Jenny Freed et al. Int J Lang Commun Disord. 2017 Jan.

Abstract

Background: Comprehension is critical for classroom learning and educational success. Inferences are integral to good comprehension: successful comprehension requires the listener to generate local coherence inferences, which involve integrating information between clauses, and global coherence inferences, which involve integrating textual information with background knowledge to infer motivations, themes, etc. A central priority for the diagnosis of comprehension difficulties and our understanding of why these difficulties arise is the development of valid assessment instruments.

Aims: We explored typically developing children's ability to make local and global coherence inferences using a novel assessment of listening comprehension. The aims were to determine whether children were more likely to make the target inferences when these were asked during story presentation versus after presentation of the story, and whether there were any age differences between conditions.

Methods & procedures: Children in Years 3 (n = 29) and 5 (n = 31) listened to short stories presented either in a segmented format, in which questions to assess local and global coherence inferences were asked at specific points during story presentation, or in a whole format, when all the questions were asked after the story had been presented.

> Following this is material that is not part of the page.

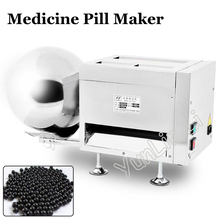 Automatic Medicine Pill Maker Small Household Pill Machine Honey Pill Machine Water Pills Machine LD-88A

Outcomes & results: There was developmental progression between age groups for both types of inference question. Children also scored higher on the global coherence inference questions than the local coherence inference questions. There was a benefit of the segmented format for younger children, particularly for the local inference questions.

Conclusions & implications: The results suggest that children are more likely to make target inferences if prompted during presentation of the story, and that this format is particularly facilitative for younger children and for local coherence inferences. This has implications for the design of comprehension assessments as well as for supporting children with comprehension difficulties in the classroom.

Keywords: global coherence; inference; local coherence; school-aged children.